The 100th Birthday of a Banned Book

Today, February 2nd, 2022, is the 100th anniversary of the publication of James Joyce’s novel, Ulysses.  Joyce's novel is widely regarded to be the most important work of fiction of the 20th century. Published in Paris in 1922, this novel explored the narrative technique of stream of consciousness and a range of other experimental styles. It was banned in Britain and the United States until the mid-1930s because of its exuberant illustration of the functions of the human body, and also the book’s criticism of mainstream views on religion, and nationalism.
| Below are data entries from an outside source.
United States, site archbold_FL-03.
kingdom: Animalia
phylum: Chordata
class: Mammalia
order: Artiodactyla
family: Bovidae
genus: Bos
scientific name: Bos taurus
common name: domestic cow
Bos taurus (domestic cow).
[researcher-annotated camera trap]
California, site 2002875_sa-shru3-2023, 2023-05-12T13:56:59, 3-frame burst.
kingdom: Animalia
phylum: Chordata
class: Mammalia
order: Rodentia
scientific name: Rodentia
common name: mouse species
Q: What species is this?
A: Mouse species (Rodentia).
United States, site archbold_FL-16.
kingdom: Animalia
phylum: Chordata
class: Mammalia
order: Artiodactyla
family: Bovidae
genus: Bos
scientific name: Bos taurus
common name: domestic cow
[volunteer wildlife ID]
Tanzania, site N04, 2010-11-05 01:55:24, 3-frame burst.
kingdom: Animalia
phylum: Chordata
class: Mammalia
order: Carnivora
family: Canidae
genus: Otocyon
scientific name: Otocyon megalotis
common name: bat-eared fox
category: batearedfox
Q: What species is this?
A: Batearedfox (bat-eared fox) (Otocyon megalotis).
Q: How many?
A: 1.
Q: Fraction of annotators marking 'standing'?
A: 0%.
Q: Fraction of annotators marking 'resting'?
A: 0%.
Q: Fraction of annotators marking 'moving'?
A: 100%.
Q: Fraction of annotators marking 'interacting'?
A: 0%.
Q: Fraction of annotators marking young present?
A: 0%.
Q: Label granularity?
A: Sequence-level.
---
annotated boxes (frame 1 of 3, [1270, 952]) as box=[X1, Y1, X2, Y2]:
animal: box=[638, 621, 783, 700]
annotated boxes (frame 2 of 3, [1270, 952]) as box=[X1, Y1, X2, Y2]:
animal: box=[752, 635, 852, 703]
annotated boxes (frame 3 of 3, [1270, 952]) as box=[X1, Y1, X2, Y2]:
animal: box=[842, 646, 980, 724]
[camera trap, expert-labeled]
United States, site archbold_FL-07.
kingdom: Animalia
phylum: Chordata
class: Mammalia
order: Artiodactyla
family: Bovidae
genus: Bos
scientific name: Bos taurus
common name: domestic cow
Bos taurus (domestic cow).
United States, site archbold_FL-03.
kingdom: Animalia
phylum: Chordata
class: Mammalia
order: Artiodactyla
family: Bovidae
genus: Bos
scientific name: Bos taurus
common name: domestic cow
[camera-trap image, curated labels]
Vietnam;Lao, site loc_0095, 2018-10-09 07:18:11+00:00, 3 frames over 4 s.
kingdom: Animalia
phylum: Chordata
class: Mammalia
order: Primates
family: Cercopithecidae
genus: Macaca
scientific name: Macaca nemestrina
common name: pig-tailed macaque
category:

Set in Dublin on a single day, June 16th, 1904, the book features many of that city’s residents but three characters– the young man Stephen Dedalus, the older Leopold Bloom, and his wife Molly – dominate the book, as does the geography, language and character of Dublin city

First Page
Cover of 1934 Edition

In 2005, one of MBA’s most generous friends presented MBA with a copy of the 1922 edition (only 1,000 copies were printed), and a copy of the USA, 1934 first edition (the first “unbanned” version). The 1934 edition features original inserts of line drawings by Matisse, depicting scenes from Homer’s The Odyssey.

Illustrations by Henri Matisse


Both of these editions of the novel may be viewed in the school’s Patrick Wilson Library.